Projeto do senador Fabiano Contarato (PT-ES) que proíbe a adoção de técnicas de construção hostis a pessoas em situação de rua havia sido barrado por Bolsonaro, mas Congresso rejeitou veto por ampla maioria
Em votação nesta sexta-feira (16), o Plenário do Congresso Nacional derrubou o veto presidencial à Lei Padre Júlio Lancellotti, que seguiu para a promulgação. Com isso, fica proibida a adoção da chamada arquitetura hostil a pessoas em situação de rua em equipamentos públicos. O projeto (PL 488/2021), do senador Fabiano Contarato (PT-ES), leva o nome do religioso por sua luta em defesa de cidadãos mais vulneráveis e contra construções destinadas a afastar essa população de locais utilizados para pernoite.
O senador destacou a importância humanitária da iniciativa, inspirada no trabalho incansável do padre Júlio, que coordena a Pastoral do Povo da Rua de São Paulo e sempre atuou no acolhimento e alimentação de pessoas em situação de rua. Há cerca de dois anos, o religioso gerou comoção ao empunhar uma marreta para destruir pinos de concreto que haviam sido instalados sob um viaduto de São Paulo para impedir que 32 famílias permanecessem ali. “É um grande humanista. Quando a gente tem um olhar humanizador para os marginalizados, para aqueles que mais precisam, é esse o papel do parlamentar ou de um líder religioso”, afirmou Contarato.
Para ele, o Estatuto das Cidades tem que ser inclusivo, e não exclusivo. “Essas técnicas de arquitetura hostil, com pinos, vergalhões, cercas eletrificadas, instrumentos pontiagudos, bancos sem encosto, entre outras, têm o único objetivo de valorizar um patrimônio em detrimento daquilo que é o mais importante, que é o acolhimento das pessoas em situação de rua”, advertiu.

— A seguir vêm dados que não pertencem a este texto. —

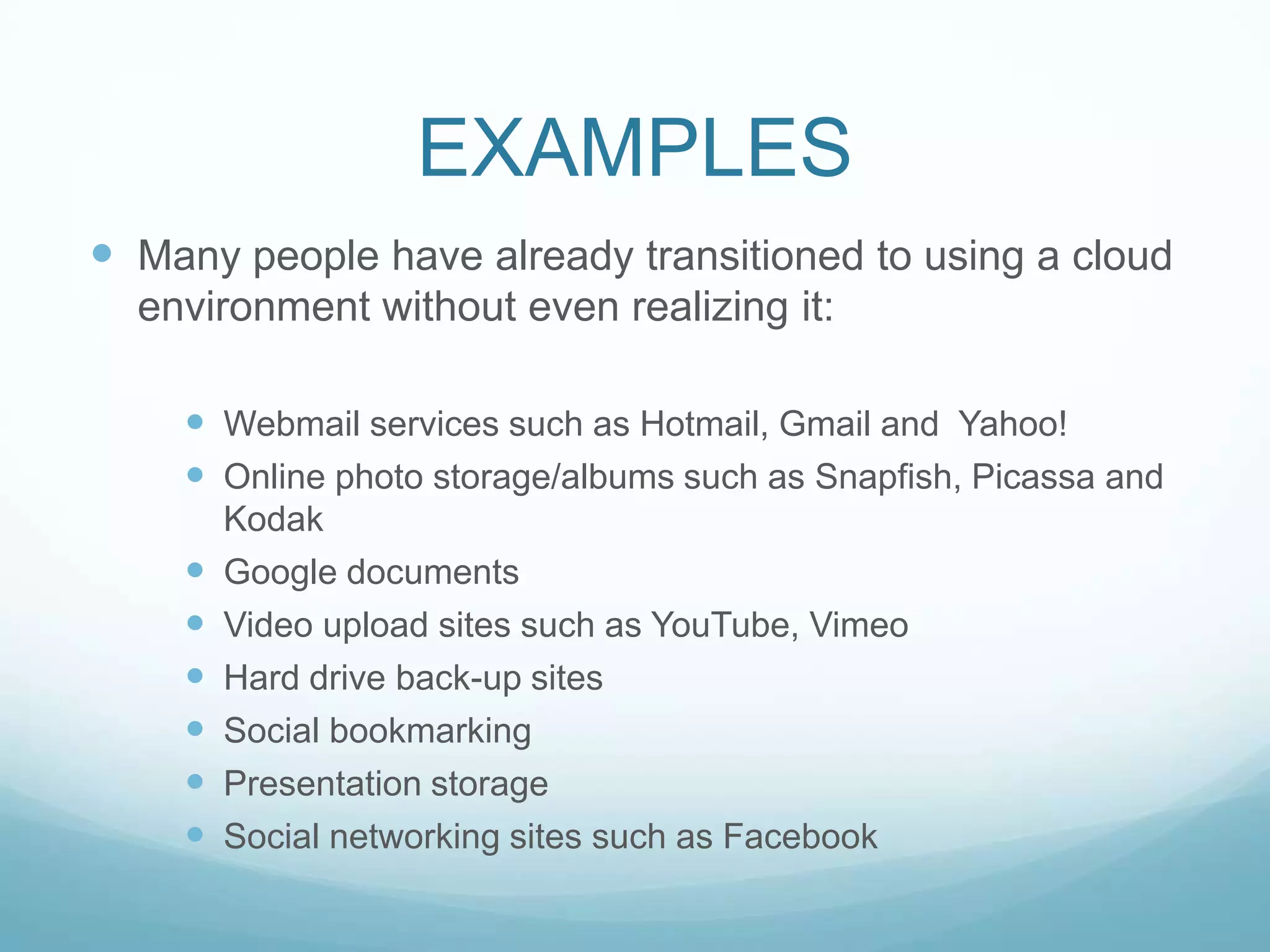 EXAMPLES

- Many people have already transitioned to using a cloud environment without even realizing it:

  - Webmail services such as Hotmail, Gmail and  Yahoo!
  - Online photo storage/albums such as Snapfish, Picassa and Kodak
  - Google documents
  - Video upload sites such as YouTube, Vimeo
  - Hard drive back-up sites
  - Social bookmarking
  - Presentation storage
  - Social networking sites such as Facebook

“O IBGE divulgou os dados: são 68 milhões de pessoas em situação de pobreza, 22 milhões em extrema pobreza. A Constituição estabelece como um de seus fundamentos erradicar a pobreza e a marginalização, reduzir a desigualdade social e regional. Se me perguntarem qual meu objetivo como parlamentar, vou dizer que é reduzir o abismo existente entre milhões de pobres e a concentração de riqueza na mão de tão poucos, é dar dignidade à população naquilo que é direito humano essencial: moradia digna, oportunidade de trabalho, redução da carga tributária, educação e saúde de qualidade”, concluiu.
A derrubada do veto foi defendida com ênfase também nesta sexta-feira pelo deputado Orlando Silva (PCdoB-SP), que foi relator na Câmara, e pela deputada Érika Kokay (PT-DF). O relator do texto no Senado foi Paulo Paim (PT-RS), que, ao lado de toda a bancada do partido, se indignou com o anúncio do veto ao projeto na última terça (13), num dos atos mais cruéis de Bolsonaro.
Nesta quinta (15), o padre Júlio Lancellotti participou do encontro de Natal dos Catadores, que todos os anos reúne o presidente Lula com os catadores de papel de São Paulo e desabafou, indignado. “Estamos cansados de sermos tratados como lixo, apanhando da Guarda Civil Metropolitana, da limpeza urbana. São poucos os moradores de rua aqui dentro, muitos estão nas calçadas, nos viadutos. Ninguém quer saber dos mais pobres”, lamentou.
Pouco depois, o presidente Lula destacou este como um dos maiores problemas do país, mencionou o absurdo da arquitetura hostil e se comprometeu a encontrar soluções para as pessoas em situação de rua. “Agora estão fazendo obra, colocando paralelepípedo para não ter espaço. Ou seja, não é que eles não cuidam, é que não querem que nem tenha o direito de deitar debaixo da ponte. Não tem nenhum sentido humanista, de compaixão, de amor”, reagiu.